What the task requires:
Rewrite all the records, swapping "tree trunk" for "trunk" and leaving everything else unchanged. Leave the pictures out of your answer.
— start of The records —
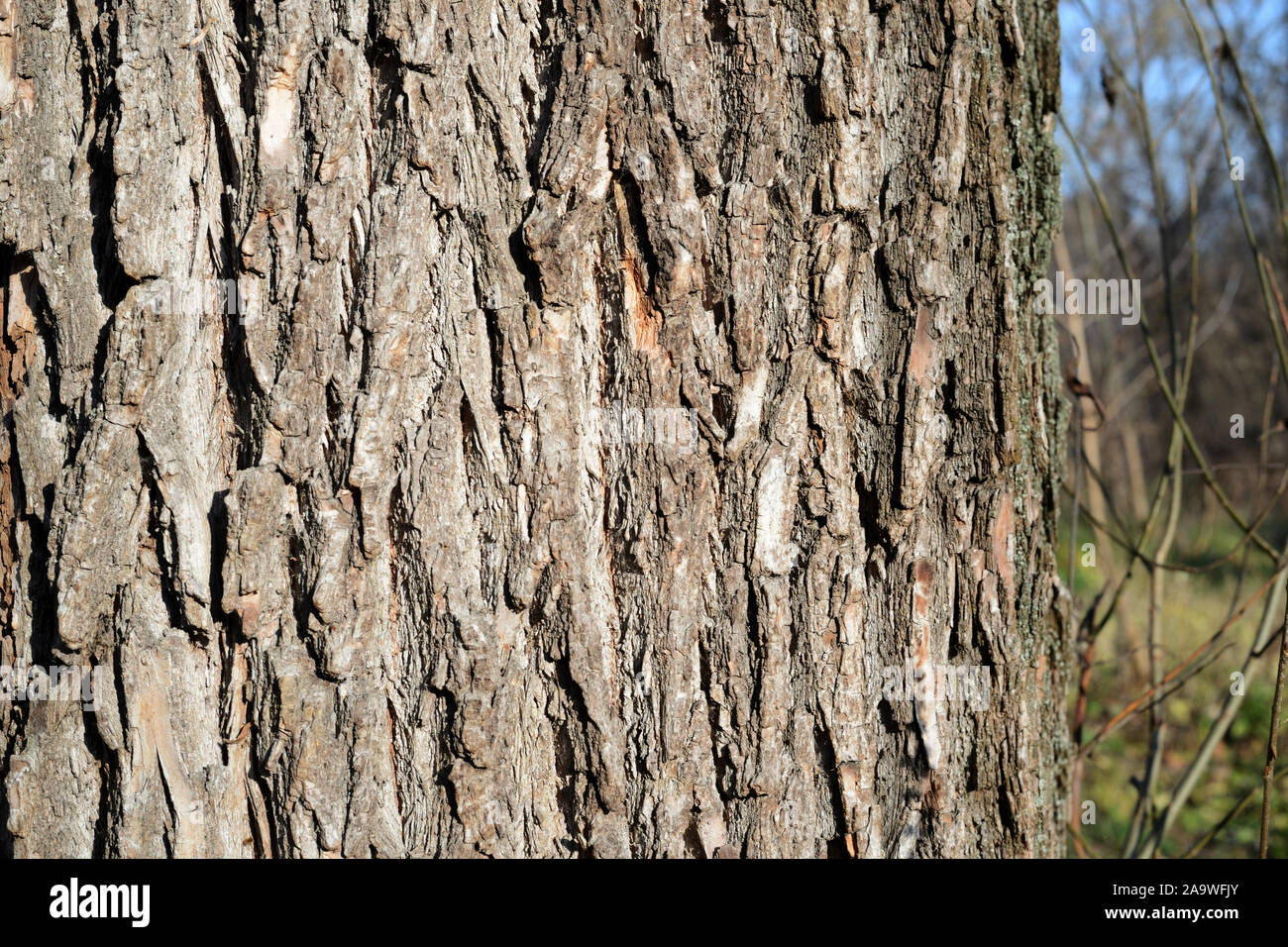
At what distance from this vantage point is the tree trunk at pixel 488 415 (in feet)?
3.85

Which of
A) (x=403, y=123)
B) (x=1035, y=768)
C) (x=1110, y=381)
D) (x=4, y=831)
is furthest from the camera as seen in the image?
(x=1110, y=381)

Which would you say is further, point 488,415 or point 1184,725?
point 1184,725

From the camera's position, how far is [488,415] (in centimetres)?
118

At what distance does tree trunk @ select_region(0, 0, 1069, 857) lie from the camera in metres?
1.17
— end of The records —
Exercise solution:
At what distance from this vantage point is the trunk at pixel 488 415 (in feet)?
3.85

Which of
A) (x=403, y=123)
B) (x=1035, y=768)
C) (x=1110, y=381)
D) (x=4, y=831)
is furthest from the camera as seen in the image?
(x=1110, y=381)

Which would you say is further, point 488,415 or point 1184,725?
point 1184,725

From the camera's position, how far is [488,415] (in centimetres)?
118

At what distance does trunk @ select_region(0, 0, 1069, 857) lie from the camera in metres?
1.17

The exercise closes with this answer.